18. September 2017

Martin Börschel/ Alexander Vogt: „Laschet muss den Interessenkonflikt bei Holthoff-Pförtner erklären“

Medienpolitische Themen sind ressortübergreifend in der Landespolitik von Bedeutung. So berät zu diesen Themen auch das gesamte Kabinett bei seinen Sitzungen. In diesem Zusammenhang stellt sich zunehmend die Frage, wie Ministerpräsident Armin Laschet (CDU) gewährleistet, dass sein eigentlich vom Thema Medien abberufener Minister Stephan Holthoff-Pförtner (CDU) keinen Einfluss auf die Medienpolitik des Landes hat.

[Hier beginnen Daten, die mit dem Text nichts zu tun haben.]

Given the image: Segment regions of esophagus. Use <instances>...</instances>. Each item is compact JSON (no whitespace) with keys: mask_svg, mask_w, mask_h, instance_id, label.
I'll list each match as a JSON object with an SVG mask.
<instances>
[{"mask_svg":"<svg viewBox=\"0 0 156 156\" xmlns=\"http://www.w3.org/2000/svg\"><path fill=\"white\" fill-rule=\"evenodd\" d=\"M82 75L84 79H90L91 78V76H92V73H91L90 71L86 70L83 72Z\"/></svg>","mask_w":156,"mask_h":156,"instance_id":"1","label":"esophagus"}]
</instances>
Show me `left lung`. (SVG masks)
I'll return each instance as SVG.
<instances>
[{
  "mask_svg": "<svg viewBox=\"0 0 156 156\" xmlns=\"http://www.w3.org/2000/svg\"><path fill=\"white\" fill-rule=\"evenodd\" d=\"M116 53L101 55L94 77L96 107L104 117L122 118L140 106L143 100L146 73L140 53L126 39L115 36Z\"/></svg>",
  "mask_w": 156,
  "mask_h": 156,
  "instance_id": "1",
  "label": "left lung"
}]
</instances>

In einer Kleinen Anfrage (Drucksache 17/660) wird der Umgang mit der weiterhin fehlenden Abgrenzung nun am Beispiel der Ausweitung des Telemedienauftrags erfragt. Dazu erklären die Verfasser der Kleinen Anfrage, Martin Börschel, stellvertretender Vorsitzender der SPD-Fraktion im Landtag NRW, und Alexander Vogt, medienpolitischer Sprecher der SPD-Fraktion:
"Ministerpräsident Laschet muss die Frage beantworten, wie er gewährleisten will, dass der Europaminister als Kabinettsmitglied keinen Einfluss mehr auf die Medienpolitik nimmt. Es ist fraglich, ob dies überhaupt möglich ist. Denn viele Themen werden am Kabinettstisch besprochen und entschieden. Darüber hinaus kommt der Europaminister immer wieder mit medienpolitischen Themen in Berührung, wie aktuell die Diskussion über die Ausweitung des Telemedienauftrags zeigt.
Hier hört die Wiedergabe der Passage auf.